Saracini is not an intelligence analyst or counter-terrorism expert. She is the widow of pilot victor Saracini, the captain of the Boeing jet that took off from Boston aboard United flight 175, which was crashed into the southern tower. However, Ellen was unwilling to see the death of her husband and father of her two daughters end with yet another line in the commission’s report; she decided to seek justice on her own.
Saracini approached attorney Thomas Mellon, who specializes in lawsuits against large corporations. Mellon’s team members launched an investigation. They met potential witnesses, interviewed intelligence officials, CIA agents, Iranian defectors, a French judge and others. They even reached Israel in their search (in the interest of full disclosure, the writer of this article was also summoned to testify in the trial, as one of nine expert witnesses.)
The investigation kept progressing, diving deep into the dark corners of the global world of intelligence and terrorism. Ten years later, Mellon and his team are convinced that they possess the “smoking gun” that will tie Iran to the September 11 attacks.
The legal team drafted a huge lawsuit, recently submitted to the Manhattan District Court. What hides inside it is far from being routine. The lawsuit is premised on a dramatic charge: The responsibility for the 9/11 attacks lies not only with al-Qaeda, but also with Iran and
Hezbollah, based on what attorneys say is clear, unequivocal evidence.

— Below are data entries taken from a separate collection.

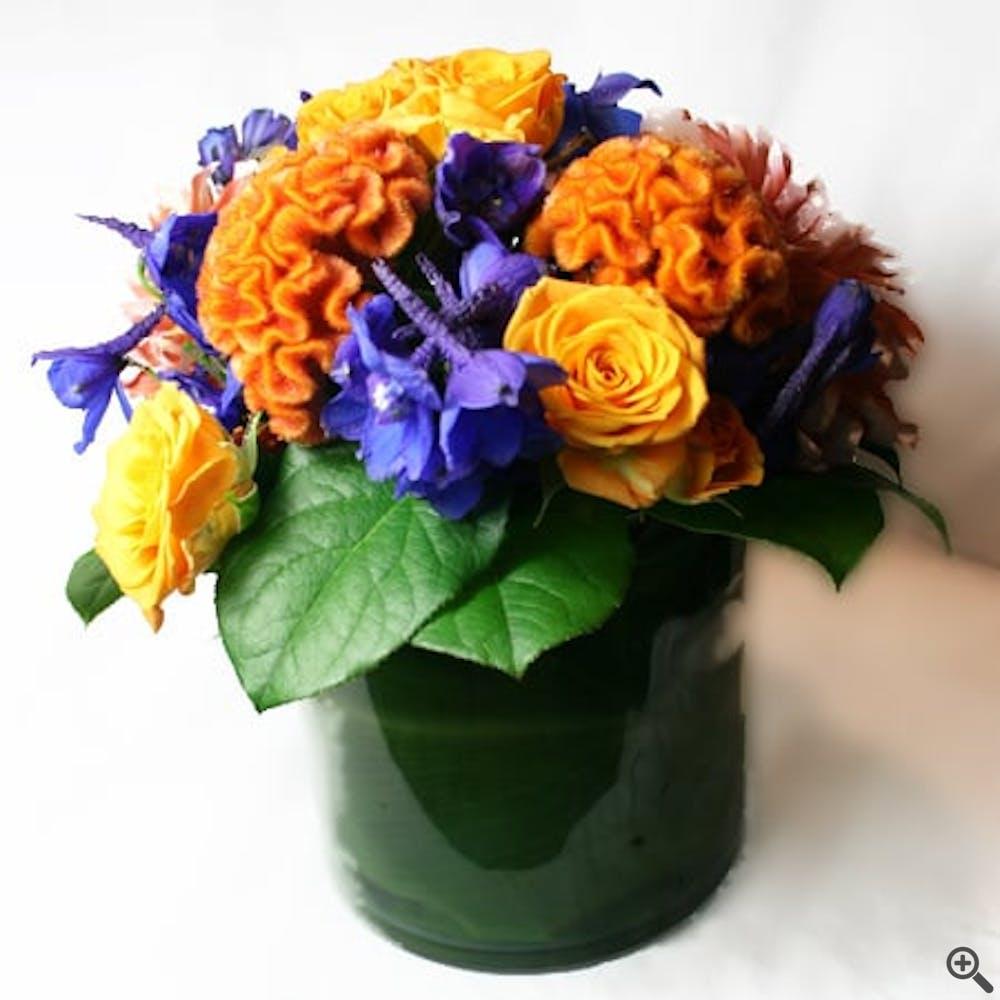 Cuckoo Wrasse Flower Arrangement
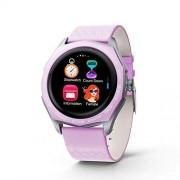 RONSHIN Pulsera inteligente con Bluetooth para ritmo cardíaco, con correa de cambio de color Rosa SZXSQ-1120PEL_0C23V6RS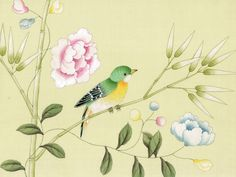 Exquisite hand painted wallpaper, hand painted fabrics, Oriental Hand-painted Art & Design Studio presenting better hand painted wallpaper, chinoiserie wallpaper for you.
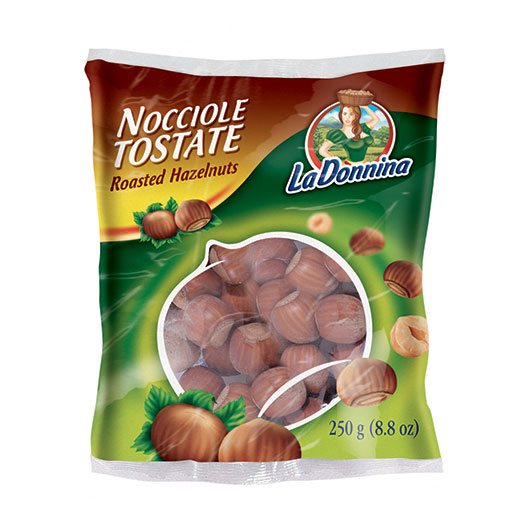 Roasted hazelnuts 250g: Nuts on the Move - Vincenzo Caputo Srl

The case has far-reaching implications, which explain why the US government is not eager to look into the conversation records in the abovementioned NSA room. A ruling that Iran is linked to the attacks would pose a tough test to Administration officials: On the one hand, they would not be able to ignore such verdict. Yet on the other hand, what exactly will they do with it? Will they attack Iran, just as they invaded Afghanistan and Iraq?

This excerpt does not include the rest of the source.